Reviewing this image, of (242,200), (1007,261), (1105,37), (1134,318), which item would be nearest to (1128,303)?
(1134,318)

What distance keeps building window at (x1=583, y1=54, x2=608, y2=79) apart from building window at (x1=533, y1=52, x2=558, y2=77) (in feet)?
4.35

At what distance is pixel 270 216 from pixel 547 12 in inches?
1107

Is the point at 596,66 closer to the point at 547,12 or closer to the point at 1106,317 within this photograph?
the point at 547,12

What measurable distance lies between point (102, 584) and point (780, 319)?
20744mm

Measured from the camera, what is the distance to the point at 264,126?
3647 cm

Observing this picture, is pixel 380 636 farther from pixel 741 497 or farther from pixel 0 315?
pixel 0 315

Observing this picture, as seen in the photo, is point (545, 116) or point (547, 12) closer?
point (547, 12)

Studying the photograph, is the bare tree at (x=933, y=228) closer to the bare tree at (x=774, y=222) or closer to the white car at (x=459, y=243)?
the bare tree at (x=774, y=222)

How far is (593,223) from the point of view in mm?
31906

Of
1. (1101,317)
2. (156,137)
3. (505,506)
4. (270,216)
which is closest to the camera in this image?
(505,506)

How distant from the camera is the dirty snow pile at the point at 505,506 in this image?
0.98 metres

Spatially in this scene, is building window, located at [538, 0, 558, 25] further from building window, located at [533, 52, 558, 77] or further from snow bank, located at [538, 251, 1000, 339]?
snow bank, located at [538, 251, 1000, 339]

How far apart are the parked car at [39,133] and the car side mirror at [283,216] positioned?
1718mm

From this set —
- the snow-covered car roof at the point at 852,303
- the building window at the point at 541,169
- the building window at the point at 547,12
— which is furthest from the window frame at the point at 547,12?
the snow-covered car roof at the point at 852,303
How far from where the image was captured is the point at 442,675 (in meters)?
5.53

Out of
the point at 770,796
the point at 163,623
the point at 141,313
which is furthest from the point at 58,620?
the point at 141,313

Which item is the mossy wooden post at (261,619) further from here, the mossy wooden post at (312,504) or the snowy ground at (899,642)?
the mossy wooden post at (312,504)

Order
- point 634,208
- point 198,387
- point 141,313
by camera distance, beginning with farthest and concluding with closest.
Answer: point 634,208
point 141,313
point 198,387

※

* [Given problem]
Retype all of the material above word for word, from its first line to its last.

* [Reply to the exercise]
Reviewing this image, of (242,200), (1007,261), (1105,37), (1134,318), which item would be nearest to (1128,303)?
(1134,318)

What distance keeps building window at (x1=583, y1=54, x2=608, y2=79) apart from building window at (x1=533, y1=52, x2=558, y2=77) (in feet)?
4.35

At what distance is pixel 270 216 from pixel 547 12 in inches?
1107

Is the point at 596,66 closer to the point at 547,12 or closer to the point at 1106,317 within this photograph?
the point at 547,12

What measurable distance lies between point (102, 584) and point (780, 319)?
20744mm

Measured from the camera, what is the distance to the point at 264,126?
3647 cm

Observing this picture, is pixel 380 636 farther from pixel 741 497 or farther from pixel 0 315?
pixel 0 315

Observing this picture, as seen in the photo, is point (545, 116) or point (547, 12) closer?
point (547, 12)

Studying the photograph, is the bare tree at (x=933, y=228) closer to the bare tree at (x=774, y=222) or closer to the white car at (x=459, y=243)?
the bare tree at (x=774, y=222)

How far is (593,223) from the point of view in mm?
31906

Of
1. (1101,317)
2. (156,137)
3. (505,506)
4. (270,216)
which is closest to the camera in this image?
(505,506)

How distant from the camera is the dirty snow pile at the point at 505,506 in this image?
0.98 metres

Spatially in this scene, is building window, located at [538, 0, 558, 25] further from building window, located at [533, 52, 558, 77] or further from snow bank, located at [538, 251, 1000, 339]?
snow bank, located at [538, 251, 1000, 339]

How far apart are the parked car at [39,133] and the car side mirror at [283,216] positioned?
1718mm

From this set —
- the snow-covered car roof at the point at 852,303
- the building window at the point at 541,169
- the building window at the point at 547,12
— which is furthest from the window frame at the point at 547,12?
the snow-covered car roof at the point at 852,303
How far from where the image was captured is the point at 442,675 (in meters)?
5.53

Out of
the point at 770,796
the point at 163,623
the point at 141,313
which is furthest from the point at 58,620?
the point at 141,313

Which item is the mossy wooden post at (261,619) further from here, the mossy wooden post at (312,504) or the snowy ground at (899,642)?
the mossy wooden post at (312,504)

Order
- point 634,208
- point 198,387
- point 141,313
by camera distance, beginning with farthest and concluding with closest.
Answer: point 634,208
point 141,313
point 198,387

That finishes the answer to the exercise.